Now, the coordinates of the point of intersection are \(\left(\frac{7 m-9 n}{m+n}, \frac{9 m+5 n}{m+n}\right)\)

Clearly, this point lies on the straight line 3x + 4y = 21.

∴ \(\text { 3. } \frac{7 m-9 n}{m+n}+4 \cdot \frac{9 m+5 n}{m+n}=21\)

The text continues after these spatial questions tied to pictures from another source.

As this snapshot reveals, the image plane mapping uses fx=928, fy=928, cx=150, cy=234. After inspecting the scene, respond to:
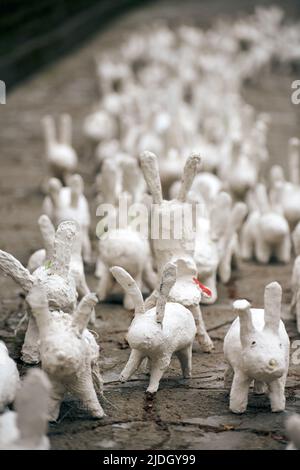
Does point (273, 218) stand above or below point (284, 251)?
above

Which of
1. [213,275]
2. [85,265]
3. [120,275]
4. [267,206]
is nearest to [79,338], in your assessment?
[120,275]

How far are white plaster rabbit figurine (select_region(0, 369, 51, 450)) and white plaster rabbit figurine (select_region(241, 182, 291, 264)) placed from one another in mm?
3229

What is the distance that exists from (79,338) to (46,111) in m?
8.81

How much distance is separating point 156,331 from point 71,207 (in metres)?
2.22

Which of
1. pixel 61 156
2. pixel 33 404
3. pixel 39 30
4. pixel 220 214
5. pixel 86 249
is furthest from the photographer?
pixel 39 30

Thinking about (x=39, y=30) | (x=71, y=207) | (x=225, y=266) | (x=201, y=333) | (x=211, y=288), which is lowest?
(x=201, y=333)

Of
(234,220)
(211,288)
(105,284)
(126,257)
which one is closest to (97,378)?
(126,257)

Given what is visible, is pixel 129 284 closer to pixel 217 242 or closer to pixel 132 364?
pixel 132 364

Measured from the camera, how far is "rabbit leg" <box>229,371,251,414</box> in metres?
3.81

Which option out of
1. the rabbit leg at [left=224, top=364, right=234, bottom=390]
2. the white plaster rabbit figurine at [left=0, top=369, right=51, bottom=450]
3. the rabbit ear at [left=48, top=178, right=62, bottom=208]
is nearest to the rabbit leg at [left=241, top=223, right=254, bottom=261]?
the rabbit ear at [left=48, top=178, right=62, bottom=208]

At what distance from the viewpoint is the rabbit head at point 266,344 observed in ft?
12.1

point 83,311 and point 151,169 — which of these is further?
point 151,169

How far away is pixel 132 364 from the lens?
401 centimetres

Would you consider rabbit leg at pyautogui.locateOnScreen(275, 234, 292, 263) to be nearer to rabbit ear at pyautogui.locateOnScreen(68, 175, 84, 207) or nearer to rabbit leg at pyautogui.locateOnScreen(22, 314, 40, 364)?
rabbit ear at pyautogui.locateOnScreen(68, 175, 84, 207)
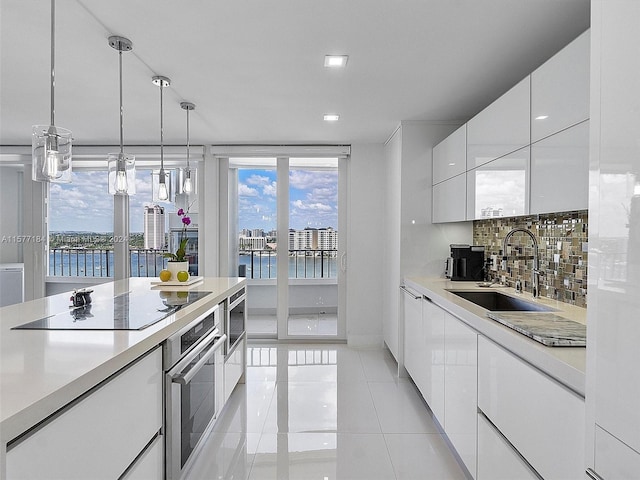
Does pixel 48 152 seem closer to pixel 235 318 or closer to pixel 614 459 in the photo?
pixel 235 318

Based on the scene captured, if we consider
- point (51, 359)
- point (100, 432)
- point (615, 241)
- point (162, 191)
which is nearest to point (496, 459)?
point (615, 241)

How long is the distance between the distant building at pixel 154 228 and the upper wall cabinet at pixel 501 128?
3864 millimetres

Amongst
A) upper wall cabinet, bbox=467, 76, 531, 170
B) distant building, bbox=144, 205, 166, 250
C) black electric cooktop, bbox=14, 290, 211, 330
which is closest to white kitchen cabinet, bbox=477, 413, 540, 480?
upper wall cabinet, bbox=467, 76, 531, 170

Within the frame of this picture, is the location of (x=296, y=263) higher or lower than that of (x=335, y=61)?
lower

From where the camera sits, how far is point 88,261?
5.13 meters

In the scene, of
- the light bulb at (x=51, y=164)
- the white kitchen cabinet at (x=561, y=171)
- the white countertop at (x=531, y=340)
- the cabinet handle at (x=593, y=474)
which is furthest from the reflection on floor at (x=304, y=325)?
the cabinet handle at (x=593, y=474)

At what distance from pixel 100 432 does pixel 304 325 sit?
3.86 meters

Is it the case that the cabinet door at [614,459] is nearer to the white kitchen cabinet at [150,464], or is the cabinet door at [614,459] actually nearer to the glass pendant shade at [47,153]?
the white kitchen cabinet at [150,464]

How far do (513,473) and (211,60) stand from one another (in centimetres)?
267

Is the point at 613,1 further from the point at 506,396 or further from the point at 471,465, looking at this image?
the point at 471,465

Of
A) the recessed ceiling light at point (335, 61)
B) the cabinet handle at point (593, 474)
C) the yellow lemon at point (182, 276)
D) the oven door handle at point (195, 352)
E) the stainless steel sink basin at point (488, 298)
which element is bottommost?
the oven door handle at point (195, 352)

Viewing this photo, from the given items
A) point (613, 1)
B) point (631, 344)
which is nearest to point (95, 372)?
point (631, 344)

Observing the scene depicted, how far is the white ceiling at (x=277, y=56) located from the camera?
1.93 meters

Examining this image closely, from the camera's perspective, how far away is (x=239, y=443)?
2.54 m
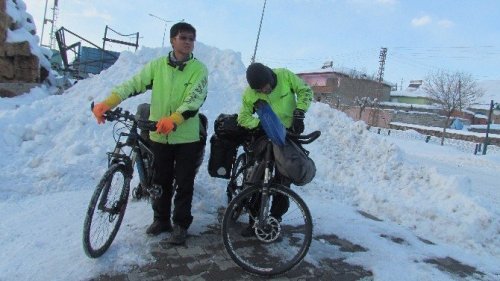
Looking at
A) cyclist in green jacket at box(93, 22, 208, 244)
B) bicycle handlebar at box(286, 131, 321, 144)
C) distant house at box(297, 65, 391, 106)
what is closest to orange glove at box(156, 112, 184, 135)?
cyclist in green jacket at box(93, 22, 208, 244)

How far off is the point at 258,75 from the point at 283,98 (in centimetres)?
40

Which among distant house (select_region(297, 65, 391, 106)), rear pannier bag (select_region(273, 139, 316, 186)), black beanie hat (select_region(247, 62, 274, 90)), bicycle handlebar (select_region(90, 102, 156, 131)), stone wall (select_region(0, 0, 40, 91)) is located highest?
distant house (select_region(297, 65, 391, 106))

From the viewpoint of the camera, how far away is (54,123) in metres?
6.96

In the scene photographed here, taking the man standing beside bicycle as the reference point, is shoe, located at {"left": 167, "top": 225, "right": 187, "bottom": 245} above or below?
below

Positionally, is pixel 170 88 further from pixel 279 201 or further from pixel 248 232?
pixel 248 232

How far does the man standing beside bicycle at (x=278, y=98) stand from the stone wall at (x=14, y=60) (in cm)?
1133

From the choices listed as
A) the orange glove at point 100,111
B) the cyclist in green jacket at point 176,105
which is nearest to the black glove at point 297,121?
the cyclist in green jacket at point 176,105

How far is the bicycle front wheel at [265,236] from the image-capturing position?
347 cm

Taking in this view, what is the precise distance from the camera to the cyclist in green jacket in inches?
148

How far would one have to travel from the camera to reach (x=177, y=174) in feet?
13.0

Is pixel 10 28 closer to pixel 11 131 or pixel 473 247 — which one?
pixel 11 131

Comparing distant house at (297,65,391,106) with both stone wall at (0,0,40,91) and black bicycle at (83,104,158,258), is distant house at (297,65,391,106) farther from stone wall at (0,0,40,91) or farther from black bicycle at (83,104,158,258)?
black bicycle at (83,104,158,258)

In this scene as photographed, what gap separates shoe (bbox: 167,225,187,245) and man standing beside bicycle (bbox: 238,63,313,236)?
0.59 meters

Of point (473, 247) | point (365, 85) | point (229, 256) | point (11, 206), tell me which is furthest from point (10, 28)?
point (365, 85)
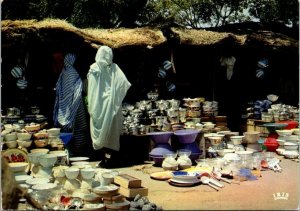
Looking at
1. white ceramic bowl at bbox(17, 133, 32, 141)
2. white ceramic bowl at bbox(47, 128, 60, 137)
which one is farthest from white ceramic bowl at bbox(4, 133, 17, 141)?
white ceramic bowl at bbox(47, 128, 60, 137)

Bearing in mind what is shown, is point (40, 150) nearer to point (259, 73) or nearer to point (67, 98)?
point (67, 98)

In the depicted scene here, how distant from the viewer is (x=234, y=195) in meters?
6.17

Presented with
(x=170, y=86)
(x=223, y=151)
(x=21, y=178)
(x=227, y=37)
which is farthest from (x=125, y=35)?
(x=21, y=178)

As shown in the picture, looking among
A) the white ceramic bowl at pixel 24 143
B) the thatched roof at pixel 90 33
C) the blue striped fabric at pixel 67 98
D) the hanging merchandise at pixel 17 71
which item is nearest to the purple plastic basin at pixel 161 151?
the blue striped fabric at pixel 67 98

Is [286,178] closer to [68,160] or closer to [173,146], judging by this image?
[173,146]

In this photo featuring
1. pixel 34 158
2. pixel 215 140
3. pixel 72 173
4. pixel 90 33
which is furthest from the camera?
pixel 90 33

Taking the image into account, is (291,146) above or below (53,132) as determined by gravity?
below

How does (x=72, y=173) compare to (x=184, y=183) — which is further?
(x=184, y=183)

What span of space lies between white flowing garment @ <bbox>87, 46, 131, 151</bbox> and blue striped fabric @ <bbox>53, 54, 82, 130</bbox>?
0.51 m

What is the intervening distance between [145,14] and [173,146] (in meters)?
10.8

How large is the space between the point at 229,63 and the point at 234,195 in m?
5.74

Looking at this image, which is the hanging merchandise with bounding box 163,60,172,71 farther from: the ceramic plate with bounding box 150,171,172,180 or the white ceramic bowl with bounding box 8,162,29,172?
the white ceramic bowl with bounding box 8,162,29,172

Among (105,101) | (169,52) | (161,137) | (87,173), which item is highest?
(169,52)

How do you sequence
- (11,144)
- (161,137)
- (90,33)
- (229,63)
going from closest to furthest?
1. (11,144)
2. (161,137)
3. (90,33)
4. (229,63)
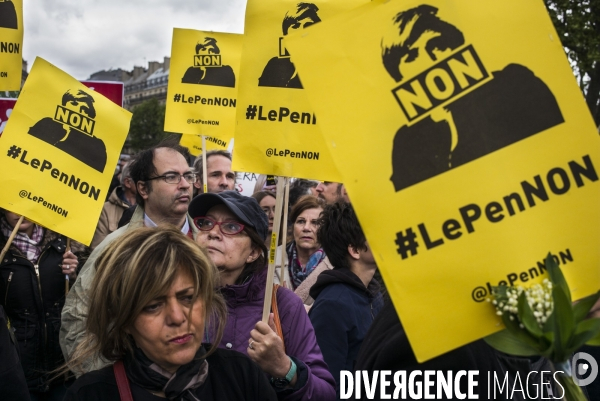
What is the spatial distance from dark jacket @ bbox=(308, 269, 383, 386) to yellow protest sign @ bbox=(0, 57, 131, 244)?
1.77 meters

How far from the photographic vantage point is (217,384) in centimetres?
230

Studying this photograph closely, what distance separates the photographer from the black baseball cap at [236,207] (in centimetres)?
324

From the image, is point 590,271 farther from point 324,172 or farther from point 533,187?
point 324,172

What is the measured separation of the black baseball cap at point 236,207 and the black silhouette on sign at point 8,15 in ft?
10.0

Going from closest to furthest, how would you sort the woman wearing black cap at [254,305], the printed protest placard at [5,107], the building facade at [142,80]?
the woman wearing black cap at [254,305]
the printed protest placard at [5,107]
the building facade at [142,80]

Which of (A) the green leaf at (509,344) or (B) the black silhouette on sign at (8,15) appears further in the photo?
(B) the black silhouette on sign at (8,15)

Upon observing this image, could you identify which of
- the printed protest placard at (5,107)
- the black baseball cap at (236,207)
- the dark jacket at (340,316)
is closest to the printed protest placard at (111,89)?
the printed protest placard at (5,107)

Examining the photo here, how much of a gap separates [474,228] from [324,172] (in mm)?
1633

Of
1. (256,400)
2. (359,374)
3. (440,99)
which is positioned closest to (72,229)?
(256,400)

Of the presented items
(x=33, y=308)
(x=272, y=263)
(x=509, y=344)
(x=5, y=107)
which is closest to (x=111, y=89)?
(x=5, y=107)

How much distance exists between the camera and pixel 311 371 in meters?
2.98

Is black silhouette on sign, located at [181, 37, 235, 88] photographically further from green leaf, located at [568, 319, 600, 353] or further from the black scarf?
green leaf, located at [568, 319, 600, 353]

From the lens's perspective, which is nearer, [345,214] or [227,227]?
[227,227]

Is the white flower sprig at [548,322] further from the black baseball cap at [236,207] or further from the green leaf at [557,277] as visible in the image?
the black baseball cap at [236,207]
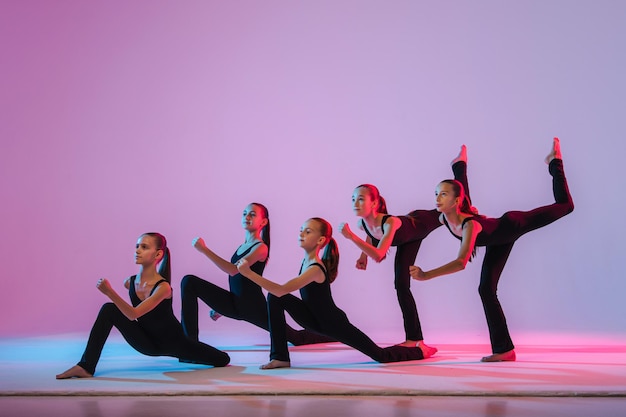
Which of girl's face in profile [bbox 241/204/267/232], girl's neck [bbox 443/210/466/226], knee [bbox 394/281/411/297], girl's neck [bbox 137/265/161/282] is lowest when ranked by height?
knee [bbox 394/281/411/297]

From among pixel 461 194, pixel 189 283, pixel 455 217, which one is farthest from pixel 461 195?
pixel 189 283

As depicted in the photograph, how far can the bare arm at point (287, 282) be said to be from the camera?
4.01m

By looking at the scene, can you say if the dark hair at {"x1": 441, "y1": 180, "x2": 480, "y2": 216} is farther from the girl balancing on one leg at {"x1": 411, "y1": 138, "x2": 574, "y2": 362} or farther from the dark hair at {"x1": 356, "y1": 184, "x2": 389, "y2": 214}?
the dark hair at {"x1": 356, "y1": 184, "x2": 389, "y2": 214}

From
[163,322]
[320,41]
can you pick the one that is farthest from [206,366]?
[320,41]

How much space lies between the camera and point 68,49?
7.46m

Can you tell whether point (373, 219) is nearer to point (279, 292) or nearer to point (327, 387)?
point (279, 292)

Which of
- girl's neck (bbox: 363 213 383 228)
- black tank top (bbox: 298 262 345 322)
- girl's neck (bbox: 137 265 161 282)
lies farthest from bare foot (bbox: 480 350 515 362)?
girl's neck (bbox: 137 265 161 282)

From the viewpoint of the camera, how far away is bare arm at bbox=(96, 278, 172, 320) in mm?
3769

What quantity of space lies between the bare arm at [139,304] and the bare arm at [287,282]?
0.45m

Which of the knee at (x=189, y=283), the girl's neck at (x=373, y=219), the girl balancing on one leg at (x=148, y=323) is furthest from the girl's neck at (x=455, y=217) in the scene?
the knee at (x=189, y=283)

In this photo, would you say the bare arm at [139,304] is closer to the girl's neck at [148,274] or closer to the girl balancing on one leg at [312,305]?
the girl's neck at [148,274]

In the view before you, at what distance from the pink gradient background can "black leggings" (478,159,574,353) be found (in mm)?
2028

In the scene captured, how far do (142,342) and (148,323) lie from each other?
0.34ft

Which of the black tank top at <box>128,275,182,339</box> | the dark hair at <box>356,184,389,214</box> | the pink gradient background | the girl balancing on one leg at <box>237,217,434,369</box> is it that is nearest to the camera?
the black tank top at <box>128,275,182,339</box>
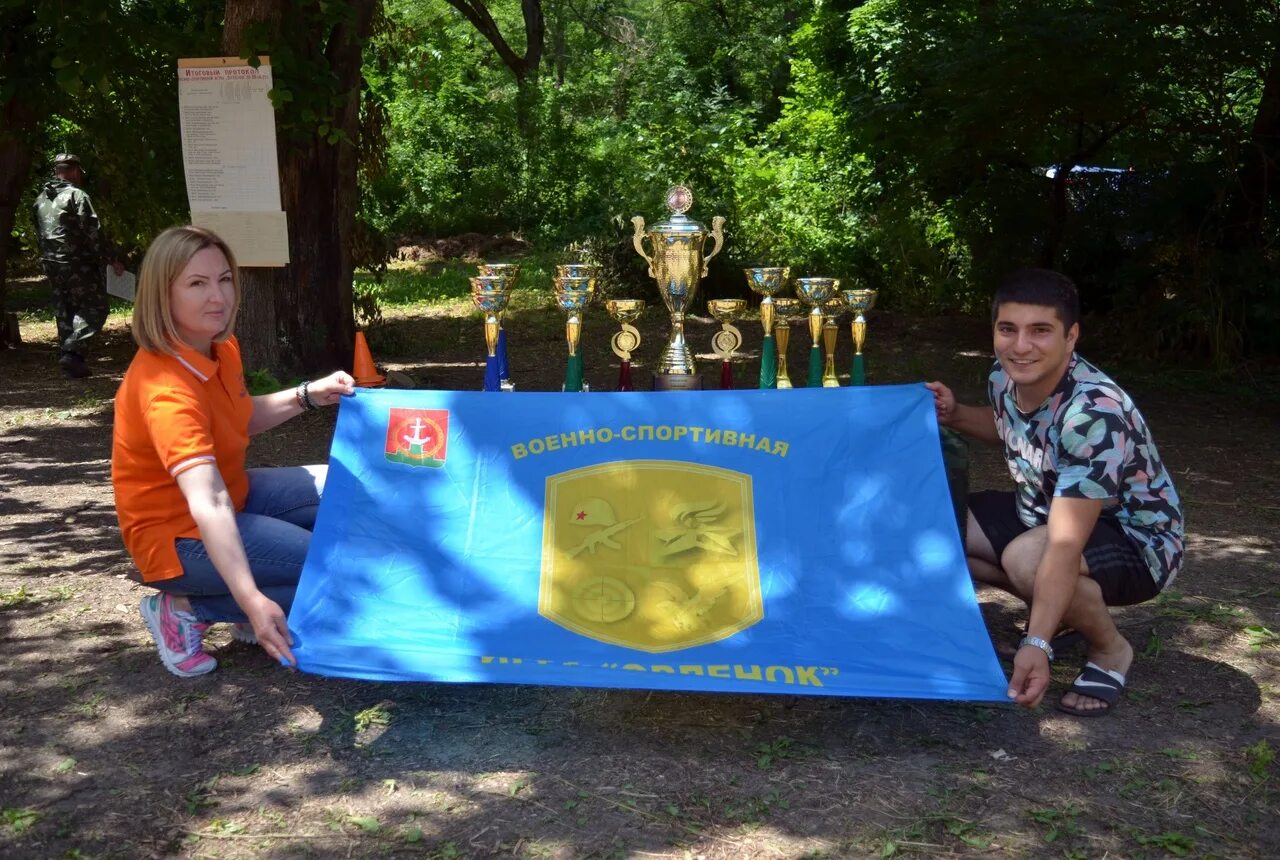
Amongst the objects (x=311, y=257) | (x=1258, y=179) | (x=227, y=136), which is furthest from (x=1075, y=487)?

⇒ 21m-27n+36m+20n = 21m + 21n 

⇒ 36m = 28n

⇒ \(\frac{m}{n}=\frac{28}{36}=\frac{7}{9}\)

∴ m: n = 7:9

∴ the required ratio is 7: 9.

 

Question 12. If the points (5, 2), (x, 7), (1, 4) and (1, y) after joining successively produce a parallelogram, find the values of x and y.

Solution:

Given 

The points (5, 2), (x, 7), (1, 4) and (1, y) after joining successively produce a parallelogram

Let the given points denote the vertices A (5, 2), B (x, 7), C (- 1, 4) and D (1, y) of the parallelogram ABCD.

Then, mid-point of the diagonal AC = \(\left(\frac{5-1}{2}, \frac{2+4}{2}\right)\) = (2, 3)

Again, mid-point of the diagonal BD = \(\left(\frac{x+1}{2}, \frac{7+y}{2}\right)\)

Since mid-points of the diagonals of a parallelogram are equal.

\(\frac{x+1}{2}=2 \Rightarrow x+1=4 \Rightarrow x=3\) and

\(\frac{7+y}{2}=3 \Rightarrow y+7=6 \Rightarrow y=-1\)

∴ the values of x and y are 3 and -1 respectively.